1. Field of the Invention
The present invention relates to a stator and DC brushless motors including the stator and, more particularly, to a stator without silicon steel plates and DC brushless motors including the stator.
2. Description of the Related Art
Currently available DC brushless motors include an outer rotor type and an inner rotor type. Outer rotor type motors have advantages of simple structure, good heat dissipation, and low costs, whereas inner rotor type motors have better rotational stability.
FIGS. 1 and 2 show a conventional outer rotor type motor 8 including a base 81, a stator 82, and a rotor 83. The base 81 includes a shaft tube 811. The stator 82 is mounted to an outer periphery of the shaft tube 811. The rotor 83 includes a permanent magnet 831 and is rotatably extended through the shaft tube 811. More specifically, the stator 82 of the motor 8 includes a plurality of silicon steel plates 821, an upper insulating sleeve 822, a lower insulating sleeve 823, and a coil unit 824. The silicon steel plates 821 are stacked up and engaged with each other as a single member. The upper and lower insulating sleeves 822 and 823 are coupled to two ends of the stacked silicon steel plates 821. The coil unit 824 is wound around the silicon steel plates 821 and the upper and lower insulating sleeves 822 and 823 at predetermined portions.
The silicon steel plates 821 are formed by pressing and then stacking one upon another. Next, the upper and lower insulating sleeves 822 and 823 are respectively coupled to the ends of the stacked silicon steel plates 821 before winding the coil unit 824. The stator 82 has many components and, thus, a complicated structure, resulting in high manufacturing costs and assembling inconvenience. Furthermore, the axial height of the stator 82 is relatively large, such that the overall volume and the overall axial height of the outer rotor type motor 8 can not be effectively reduced. As a result, miniaturization of the outer rotor type motor 8 is almost impossible. Further, the permanent magnet 831 of the rotor 83 includes a plurality of alternately disposed north poles and south poles. Torque change or uneven torque (also known as cogging torque) occurs when the north and south poles of the permanent magnet 831 move relative to magnetic pole faces formed by the silicon steel plates 821 of the stator 82. Vibration easily occurs especially when the rotor 83 rotates at low speeds.

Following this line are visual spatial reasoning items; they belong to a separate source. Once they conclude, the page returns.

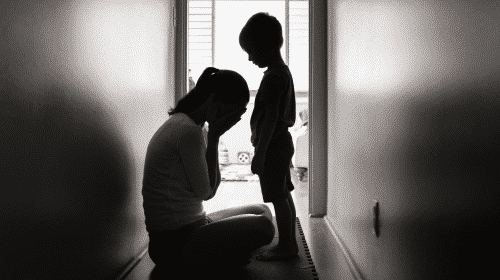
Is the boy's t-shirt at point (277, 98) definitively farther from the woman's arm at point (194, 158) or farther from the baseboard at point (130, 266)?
the baseboard at point (130, 266)

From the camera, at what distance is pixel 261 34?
1744 mm

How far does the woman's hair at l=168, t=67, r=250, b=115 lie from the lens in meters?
1.59

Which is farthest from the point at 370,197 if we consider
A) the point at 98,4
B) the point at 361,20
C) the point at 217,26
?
the point at 217,26

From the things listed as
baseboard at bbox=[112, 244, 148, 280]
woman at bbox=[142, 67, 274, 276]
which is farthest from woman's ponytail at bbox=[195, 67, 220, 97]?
baseboard at bbox=[112, 244, 148, 280]

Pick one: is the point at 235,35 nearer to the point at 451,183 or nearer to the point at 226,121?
the point at 226,121

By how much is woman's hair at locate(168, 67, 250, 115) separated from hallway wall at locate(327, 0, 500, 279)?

FIGS. 3 and 4 show an inner rotor type motor 9 including a housing 91, a stator 92, a rotor 93, and a permanent magnet 94. The housing 91 is hollow and receives the stator 92. The rotor 93 includes a shaft 931 rotatably received in the housing 91 and extending through the stator 92. The stator 92 interacts with the permanent magnet 94 to drive the rotor 93 to rotate. The stator 92 of the inner rotor type motor 9 also includes a plurality of silicon steel plates 921, upper and lower insulating sleeves 922 and 923, and a coil unit 924. The stator 92 of the inner rotor type motor 9 is substantially the same as the stator 82 of the outer rotor type motor 8 and, thus, has the same disadvantages including high manufacturing costs, assembling inconvenience, difficulties in reducing the axial height, and low rotational stability.